Japanese Leaders

The Showa period in Japanese history is marked by imperialist expansion and nationalistic fervor. It would be the military leaders of this time that would be most memorable in print journalism and on the tongues of soldiers in the jungles. While the international community would want to deal with the Prime Minister and Japan’s members in the Diet it was the military that was truly in charge of Japan before and during the Second World War.

Emperor Hirohito

Emperor Hirohito spent more time focusing on quieting discontent at home. He was not explicitly
commanding where Japan’s military invaded but he always gave the final okay.

Prime Minister Koki Hirota

After the assassination of Prime Minister Osachi and the ousting of moderate Keisuke Okada, Koki Hirota was elected Prime
Minister. In his time in power he would give the military more
political autonomy and sign an alliance with Germany and Italy.






















Prime Minister Fumimaro Konoe

The trend of imperialistic Prime Ministers set in place by Koki would be continued by Fumimaro Konoe who would discredit the Chinese
government and put the
military in direct control of
Japanese civilian
organizations.

Hideki Tojo in Military Uniform

Probably the most
memorable Prime Minister Hideki Tojo came into power in 1941. Tojo would enact nationalistic education
systems and eugenics at home while being directly
responsible for the first
major victories for Japan in WWII.
























Prime Minister Kuniaki Koiso

One of Japan’s last military Prime Ministers, Kuniaki Koiso was a strong
proponent of State
Shintoism, which turned Japanese Nationalism
essentially into a religion.

Ambassador Hachiro Arita

Ambassador Hachiro Arita was believed to be one of the few opponents of Japan’s alliance with Germany and Italy.

EXTRACTED MATERIAL -

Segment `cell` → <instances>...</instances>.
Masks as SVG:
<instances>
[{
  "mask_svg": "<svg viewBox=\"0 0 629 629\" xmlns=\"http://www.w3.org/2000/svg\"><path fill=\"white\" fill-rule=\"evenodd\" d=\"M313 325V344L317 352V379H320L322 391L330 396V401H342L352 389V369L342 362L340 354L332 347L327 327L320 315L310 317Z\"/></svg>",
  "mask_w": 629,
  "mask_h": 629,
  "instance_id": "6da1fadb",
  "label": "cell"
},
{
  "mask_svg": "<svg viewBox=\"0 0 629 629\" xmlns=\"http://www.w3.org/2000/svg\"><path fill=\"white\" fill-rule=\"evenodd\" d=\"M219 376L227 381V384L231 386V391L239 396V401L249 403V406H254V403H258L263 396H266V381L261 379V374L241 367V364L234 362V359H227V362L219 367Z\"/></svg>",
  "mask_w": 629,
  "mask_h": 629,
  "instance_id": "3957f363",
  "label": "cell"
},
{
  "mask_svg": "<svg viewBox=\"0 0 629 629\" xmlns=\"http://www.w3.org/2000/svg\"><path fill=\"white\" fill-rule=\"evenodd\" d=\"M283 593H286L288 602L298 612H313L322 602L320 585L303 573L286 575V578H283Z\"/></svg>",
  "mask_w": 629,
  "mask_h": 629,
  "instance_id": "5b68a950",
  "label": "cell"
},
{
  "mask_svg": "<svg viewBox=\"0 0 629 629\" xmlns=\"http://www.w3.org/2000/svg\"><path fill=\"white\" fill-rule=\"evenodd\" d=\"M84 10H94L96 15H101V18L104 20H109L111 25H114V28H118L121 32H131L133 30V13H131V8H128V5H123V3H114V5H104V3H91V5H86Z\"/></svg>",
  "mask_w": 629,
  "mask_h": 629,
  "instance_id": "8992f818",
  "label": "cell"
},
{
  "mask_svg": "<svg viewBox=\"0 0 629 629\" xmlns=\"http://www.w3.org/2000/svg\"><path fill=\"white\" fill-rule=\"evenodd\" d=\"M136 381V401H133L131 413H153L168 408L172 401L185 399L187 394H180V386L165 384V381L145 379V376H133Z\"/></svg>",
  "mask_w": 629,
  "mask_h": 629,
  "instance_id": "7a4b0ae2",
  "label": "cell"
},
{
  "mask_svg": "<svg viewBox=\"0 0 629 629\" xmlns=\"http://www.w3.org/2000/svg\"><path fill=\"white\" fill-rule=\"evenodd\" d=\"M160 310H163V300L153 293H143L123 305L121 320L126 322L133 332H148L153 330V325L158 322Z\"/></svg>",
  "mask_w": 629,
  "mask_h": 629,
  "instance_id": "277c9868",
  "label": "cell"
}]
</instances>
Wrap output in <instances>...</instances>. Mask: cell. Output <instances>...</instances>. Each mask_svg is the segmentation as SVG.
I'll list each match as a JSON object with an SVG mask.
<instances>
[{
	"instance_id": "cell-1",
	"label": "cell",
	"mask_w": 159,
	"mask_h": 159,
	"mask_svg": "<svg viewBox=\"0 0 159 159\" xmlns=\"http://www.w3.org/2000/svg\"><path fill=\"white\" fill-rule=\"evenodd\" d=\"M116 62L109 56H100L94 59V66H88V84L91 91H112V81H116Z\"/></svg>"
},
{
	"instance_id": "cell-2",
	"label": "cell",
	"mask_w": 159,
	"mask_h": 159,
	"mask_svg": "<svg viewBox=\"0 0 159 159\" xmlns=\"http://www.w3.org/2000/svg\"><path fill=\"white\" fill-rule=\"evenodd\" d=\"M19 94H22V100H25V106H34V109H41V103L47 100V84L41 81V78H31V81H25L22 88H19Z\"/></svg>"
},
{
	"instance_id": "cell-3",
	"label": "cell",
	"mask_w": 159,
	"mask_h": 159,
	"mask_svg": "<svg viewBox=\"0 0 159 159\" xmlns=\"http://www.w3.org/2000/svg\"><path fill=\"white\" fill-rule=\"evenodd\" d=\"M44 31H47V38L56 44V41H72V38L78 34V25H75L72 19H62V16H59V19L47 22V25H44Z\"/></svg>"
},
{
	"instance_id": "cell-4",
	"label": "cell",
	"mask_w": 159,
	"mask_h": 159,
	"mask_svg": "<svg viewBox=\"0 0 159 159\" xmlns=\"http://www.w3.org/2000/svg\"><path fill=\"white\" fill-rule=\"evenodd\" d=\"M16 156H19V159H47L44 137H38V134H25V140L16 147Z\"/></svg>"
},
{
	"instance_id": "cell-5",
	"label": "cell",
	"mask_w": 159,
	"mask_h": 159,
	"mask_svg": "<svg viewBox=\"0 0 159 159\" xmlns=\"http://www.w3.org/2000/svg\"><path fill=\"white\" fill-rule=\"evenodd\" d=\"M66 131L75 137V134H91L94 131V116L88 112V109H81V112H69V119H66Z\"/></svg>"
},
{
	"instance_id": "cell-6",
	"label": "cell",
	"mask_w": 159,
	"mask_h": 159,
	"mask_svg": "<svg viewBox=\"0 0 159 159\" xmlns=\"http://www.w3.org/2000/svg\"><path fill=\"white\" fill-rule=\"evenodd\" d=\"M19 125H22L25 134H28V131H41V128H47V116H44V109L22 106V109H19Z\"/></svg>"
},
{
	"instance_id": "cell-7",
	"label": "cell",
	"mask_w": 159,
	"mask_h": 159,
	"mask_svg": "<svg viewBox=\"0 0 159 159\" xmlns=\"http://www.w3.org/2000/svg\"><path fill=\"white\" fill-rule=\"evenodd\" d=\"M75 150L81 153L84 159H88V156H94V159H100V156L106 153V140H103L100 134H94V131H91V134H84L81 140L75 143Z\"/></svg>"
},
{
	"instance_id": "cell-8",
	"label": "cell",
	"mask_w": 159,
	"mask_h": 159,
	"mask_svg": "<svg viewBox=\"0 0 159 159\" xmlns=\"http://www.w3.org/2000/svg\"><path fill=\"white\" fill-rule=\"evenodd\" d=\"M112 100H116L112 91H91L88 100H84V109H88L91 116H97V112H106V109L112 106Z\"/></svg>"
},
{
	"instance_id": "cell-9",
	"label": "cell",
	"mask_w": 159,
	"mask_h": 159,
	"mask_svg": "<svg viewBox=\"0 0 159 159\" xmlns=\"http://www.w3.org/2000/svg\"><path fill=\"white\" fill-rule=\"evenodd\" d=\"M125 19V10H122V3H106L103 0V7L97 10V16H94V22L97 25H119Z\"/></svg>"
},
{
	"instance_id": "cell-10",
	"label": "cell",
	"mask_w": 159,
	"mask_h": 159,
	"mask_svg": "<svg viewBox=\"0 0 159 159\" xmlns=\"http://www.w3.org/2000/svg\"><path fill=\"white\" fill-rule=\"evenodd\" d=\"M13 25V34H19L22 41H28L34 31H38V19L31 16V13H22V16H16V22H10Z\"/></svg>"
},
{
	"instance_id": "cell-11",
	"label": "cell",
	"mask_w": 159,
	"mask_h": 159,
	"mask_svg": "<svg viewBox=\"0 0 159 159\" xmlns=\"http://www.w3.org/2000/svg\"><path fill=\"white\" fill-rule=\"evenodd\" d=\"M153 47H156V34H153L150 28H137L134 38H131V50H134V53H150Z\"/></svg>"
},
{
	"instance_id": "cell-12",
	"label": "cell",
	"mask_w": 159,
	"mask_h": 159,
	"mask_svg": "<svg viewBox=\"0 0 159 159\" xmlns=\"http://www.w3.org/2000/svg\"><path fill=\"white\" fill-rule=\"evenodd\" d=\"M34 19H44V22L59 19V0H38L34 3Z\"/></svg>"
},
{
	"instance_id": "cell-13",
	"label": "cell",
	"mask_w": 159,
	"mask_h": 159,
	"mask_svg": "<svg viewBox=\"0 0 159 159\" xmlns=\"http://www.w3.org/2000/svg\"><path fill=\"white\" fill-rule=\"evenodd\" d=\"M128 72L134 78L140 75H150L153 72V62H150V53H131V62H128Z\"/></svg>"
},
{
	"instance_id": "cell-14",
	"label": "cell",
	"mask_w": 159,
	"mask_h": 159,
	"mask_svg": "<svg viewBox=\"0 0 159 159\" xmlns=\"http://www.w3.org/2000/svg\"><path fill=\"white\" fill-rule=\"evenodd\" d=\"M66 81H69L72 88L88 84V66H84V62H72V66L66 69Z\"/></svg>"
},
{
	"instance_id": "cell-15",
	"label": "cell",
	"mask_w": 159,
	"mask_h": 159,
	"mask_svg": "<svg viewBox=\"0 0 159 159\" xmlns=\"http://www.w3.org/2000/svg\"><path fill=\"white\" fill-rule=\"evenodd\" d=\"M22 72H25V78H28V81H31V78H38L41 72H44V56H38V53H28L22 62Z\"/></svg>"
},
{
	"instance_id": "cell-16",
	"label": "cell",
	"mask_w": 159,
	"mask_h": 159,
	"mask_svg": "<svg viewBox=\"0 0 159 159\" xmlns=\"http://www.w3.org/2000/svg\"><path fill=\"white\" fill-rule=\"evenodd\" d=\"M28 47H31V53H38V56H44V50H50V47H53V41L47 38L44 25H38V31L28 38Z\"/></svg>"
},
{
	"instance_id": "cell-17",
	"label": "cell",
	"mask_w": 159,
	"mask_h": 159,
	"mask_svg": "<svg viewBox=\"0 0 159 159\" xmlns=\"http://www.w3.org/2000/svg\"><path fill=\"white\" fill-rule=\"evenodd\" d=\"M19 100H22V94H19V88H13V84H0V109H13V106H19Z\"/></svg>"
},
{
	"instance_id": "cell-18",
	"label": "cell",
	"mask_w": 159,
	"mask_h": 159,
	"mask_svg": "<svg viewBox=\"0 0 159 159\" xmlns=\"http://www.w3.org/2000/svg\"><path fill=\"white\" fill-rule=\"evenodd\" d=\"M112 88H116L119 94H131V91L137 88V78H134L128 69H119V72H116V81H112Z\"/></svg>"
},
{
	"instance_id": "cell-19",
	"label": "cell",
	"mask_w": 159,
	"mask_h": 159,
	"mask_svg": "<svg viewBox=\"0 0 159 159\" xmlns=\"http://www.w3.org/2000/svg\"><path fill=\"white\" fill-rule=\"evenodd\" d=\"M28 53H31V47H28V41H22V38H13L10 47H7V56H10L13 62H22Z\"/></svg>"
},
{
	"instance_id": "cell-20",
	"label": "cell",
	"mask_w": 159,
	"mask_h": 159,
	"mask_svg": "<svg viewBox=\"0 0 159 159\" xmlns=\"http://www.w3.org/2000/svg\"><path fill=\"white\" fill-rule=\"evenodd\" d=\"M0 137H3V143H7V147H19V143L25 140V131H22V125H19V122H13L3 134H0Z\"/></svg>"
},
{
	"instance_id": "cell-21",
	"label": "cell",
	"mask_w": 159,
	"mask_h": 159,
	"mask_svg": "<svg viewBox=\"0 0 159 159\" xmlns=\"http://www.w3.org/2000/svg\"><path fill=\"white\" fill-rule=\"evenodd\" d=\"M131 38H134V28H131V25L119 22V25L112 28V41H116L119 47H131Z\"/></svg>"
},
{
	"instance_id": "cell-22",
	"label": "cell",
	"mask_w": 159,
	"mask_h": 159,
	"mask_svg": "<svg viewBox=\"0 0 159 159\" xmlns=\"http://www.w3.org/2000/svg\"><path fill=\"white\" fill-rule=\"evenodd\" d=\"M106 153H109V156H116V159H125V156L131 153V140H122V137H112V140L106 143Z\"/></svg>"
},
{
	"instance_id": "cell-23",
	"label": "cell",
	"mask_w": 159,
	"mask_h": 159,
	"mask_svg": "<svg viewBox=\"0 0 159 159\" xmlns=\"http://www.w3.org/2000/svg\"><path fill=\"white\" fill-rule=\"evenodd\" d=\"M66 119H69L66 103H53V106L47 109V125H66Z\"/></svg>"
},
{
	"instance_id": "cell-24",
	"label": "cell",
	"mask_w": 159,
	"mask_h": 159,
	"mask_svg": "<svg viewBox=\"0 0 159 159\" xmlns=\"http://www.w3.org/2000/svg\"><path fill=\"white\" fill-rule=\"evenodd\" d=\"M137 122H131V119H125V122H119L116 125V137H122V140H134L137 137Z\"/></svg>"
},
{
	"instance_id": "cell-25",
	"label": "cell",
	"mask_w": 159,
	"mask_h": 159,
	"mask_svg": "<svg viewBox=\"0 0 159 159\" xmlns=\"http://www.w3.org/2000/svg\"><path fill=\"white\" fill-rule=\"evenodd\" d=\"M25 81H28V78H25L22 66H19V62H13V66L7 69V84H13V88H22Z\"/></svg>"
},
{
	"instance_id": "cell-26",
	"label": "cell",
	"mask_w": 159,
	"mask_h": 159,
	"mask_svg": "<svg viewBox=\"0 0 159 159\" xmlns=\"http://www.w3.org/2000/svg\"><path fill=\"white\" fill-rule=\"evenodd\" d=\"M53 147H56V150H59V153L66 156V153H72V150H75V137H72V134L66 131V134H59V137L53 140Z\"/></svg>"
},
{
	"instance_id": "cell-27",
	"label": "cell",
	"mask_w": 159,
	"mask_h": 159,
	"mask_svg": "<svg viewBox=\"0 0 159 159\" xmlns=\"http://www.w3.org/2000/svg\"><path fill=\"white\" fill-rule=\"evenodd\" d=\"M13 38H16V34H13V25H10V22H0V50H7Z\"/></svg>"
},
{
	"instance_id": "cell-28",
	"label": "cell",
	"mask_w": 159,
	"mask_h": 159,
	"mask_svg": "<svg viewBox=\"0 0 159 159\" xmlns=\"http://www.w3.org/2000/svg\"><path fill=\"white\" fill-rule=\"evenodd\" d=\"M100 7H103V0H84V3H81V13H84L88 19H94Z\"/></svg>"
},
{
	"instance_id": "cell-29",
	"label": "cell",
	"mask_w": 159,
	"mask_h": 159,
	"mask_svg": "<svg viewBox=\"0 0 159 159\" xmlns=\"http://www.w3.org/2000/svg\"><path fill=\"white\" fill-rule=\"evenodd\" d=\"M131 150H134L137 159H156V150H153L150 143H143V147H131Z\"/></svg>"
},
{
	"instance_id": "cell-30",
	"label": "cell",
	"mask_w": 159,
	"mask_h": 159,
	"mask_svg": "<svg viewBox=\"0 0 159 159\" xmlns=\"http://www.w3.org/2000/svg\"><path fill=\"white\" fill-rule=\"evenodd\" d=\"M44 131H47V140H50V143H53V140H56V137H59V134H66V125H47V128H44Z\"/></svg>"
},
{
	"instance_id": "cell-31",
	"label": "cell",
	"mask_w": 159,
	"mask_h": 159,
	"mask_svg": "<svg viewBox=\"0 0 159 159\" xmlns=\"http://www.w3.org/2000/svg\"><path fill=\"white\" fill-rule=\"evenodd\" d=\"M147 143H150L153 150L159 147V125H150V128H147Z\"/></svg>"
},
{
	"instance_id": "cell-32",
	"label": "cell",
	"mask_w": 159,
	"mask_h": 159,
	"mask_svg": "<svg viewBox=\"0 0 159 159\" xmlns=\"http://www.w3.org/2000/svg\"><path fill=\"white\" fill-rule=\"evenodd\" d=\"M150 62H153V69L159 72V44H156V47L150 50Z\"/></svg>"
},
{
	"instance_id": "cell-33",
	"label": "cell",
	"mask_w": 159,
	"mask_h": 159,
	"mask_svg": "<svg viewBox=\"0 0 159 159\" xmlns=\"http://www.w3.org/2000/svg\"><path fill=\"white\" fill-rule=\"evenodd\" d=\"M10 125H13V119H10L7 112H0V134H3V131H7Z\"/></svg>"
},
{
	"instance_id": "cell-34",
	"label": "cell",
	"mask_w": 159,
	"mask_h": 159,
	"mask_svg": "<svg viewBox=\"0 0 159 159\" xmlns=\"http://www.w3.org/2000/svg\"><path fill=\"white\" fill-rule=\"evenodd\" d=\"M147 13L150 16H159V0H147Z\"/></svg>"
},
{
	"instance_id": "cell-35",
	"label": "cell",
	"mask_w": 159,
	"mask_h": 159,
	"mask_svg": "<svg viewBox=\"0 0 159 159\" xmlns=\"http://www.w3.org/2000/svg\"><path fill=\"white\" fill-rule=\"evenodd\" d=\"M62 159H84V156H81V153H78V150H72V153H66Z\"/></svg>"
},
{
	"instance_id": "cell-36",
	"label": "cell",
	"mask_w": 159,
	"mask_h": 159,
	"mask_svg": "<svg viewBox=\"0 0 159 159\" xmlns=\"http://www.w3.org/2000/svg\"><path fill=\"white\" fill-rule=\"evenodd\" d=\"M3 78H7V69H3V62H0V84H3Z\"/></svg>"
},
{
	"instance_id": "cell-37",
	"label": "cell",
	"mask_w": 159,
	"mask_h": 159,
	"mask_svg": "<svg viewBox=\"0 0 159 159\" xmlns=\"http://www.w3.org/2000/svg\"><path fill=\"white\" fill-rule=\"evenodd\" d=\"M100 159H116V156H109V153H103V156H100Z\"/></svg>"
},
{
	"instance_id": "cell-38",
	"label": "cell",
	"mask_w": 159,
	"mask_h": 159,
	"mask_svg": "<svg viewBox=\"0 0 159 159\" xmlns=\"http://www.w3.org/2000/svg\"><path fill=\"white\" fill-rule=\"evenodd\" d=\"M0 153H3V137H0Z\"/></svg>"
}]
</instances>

ASSIGNED TASK - List every person who has a heading of their own in the text on Japanese leaders, giving the title shown with each name. The records aren't needed for anything here.

OUTPUT -
- Emperor Hirohito
- Prime Minister Koki Hirota
- Prime Minister Fumimaro Konoe
- Hideki Tojo (headed "Hideki Tojo in Military Uniform" and called Prime Minister in the text)
- Prime Minister Kuniaki Koiso
- Ambassador Hachiro Arita